Problem: Convert the listing, starting at the line that contains "As observable in" and ending at the last line of the listing, into a two-column CSV with the headers entry and answer. Give one row per entry, with its text and its answer each in a single quoted field and line breaks replaced by spaces.

Input data:
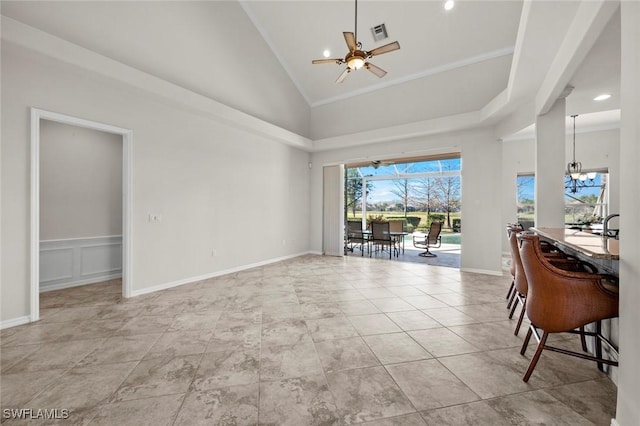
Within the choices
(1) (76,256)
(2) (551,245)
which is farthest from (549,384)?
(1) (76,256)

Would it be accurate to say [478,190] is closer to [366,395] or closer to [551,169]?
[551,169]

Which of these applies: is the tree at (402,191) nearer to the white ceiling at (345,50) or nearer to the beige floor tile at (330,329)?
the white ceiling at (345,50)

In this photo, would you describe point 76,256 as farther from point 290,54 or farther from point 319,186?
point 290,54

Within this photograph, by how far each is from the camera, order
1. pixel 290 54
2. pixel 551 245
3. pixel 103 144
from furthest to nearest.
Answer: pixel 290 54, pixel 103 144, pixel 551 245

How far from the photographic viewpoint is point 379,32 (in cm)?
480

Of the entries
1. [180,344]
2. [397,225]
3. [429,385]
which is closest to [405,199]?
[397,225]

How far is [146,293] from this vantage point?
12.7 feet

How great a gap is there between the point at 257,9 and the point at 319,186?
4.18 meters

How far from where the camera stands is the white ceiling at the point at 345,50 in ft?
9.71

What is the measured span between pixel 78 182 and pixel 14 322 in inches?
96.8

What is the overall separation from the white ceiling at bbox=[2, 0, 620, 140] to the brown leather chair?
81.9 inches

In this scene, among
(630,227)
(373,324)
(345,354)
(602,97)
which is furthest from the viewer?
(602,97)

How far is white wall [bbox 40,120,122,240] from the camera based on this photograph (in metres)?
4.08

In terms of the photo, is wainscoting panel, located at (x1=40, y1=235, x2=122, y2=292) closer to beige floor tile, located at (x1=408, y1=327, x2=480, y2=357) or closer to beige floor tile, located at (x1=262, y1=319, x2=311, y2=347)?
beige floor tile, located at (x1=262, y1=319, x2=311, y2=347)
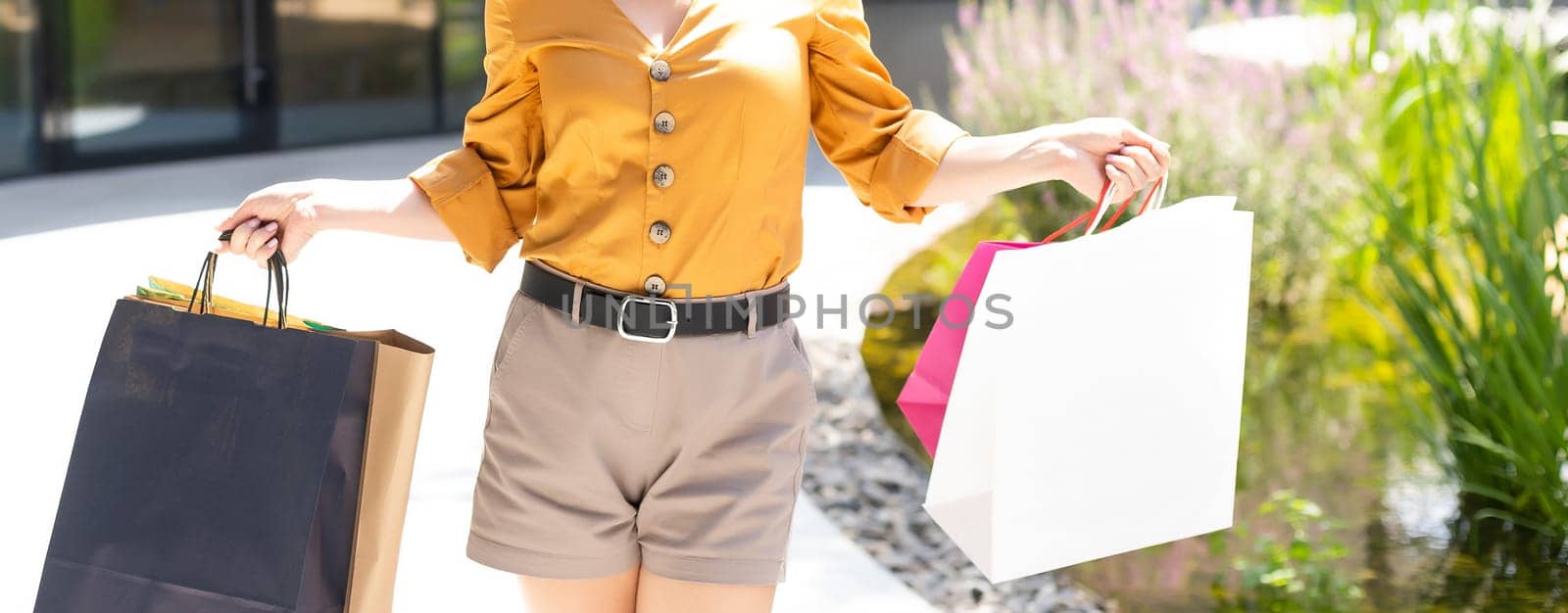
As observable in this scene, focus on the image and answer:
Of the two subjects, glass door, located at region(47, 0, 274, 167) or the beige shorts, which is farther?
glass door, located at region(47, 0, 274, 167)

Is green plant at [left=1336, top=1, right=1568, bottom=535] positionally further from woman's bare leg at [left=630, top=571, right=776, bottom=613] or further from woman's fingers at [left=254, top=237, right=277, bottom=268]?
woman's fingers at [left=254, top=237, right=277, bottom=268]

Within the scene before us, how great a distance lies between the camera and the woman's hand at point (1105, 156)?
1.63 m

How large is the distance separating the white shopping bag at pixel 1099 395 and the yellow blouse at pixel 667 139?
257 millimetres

Solution:
entry,answer
"As observable in this scene, focus on the image and answer: Of the two subjects, glass door, located at region(47, 0, 274, 167) or the beige shorts, which is farther?","glass door, located at region(47, 0, 274, 167)"
"Is green plant at [left=1336, top=1, right=1568, bottom=535] positionally further from woman's bare leg at [left=630, top=571, right=776, bottom=613] or further from woman's fingers at [left=254, top=237, right=277, bottom=268]?","woman's fingers at [left=254, top=237, right=277, bottom=268]"
"Within the scene before us, how great a distance lies between the camera and the woman's hand at point (1105, 156)?","1.63 m"
"How large is the distance separating the white shopping bag at pixel 1099 395 and the yellow blouse at pixel 667 139?","257 millimetres"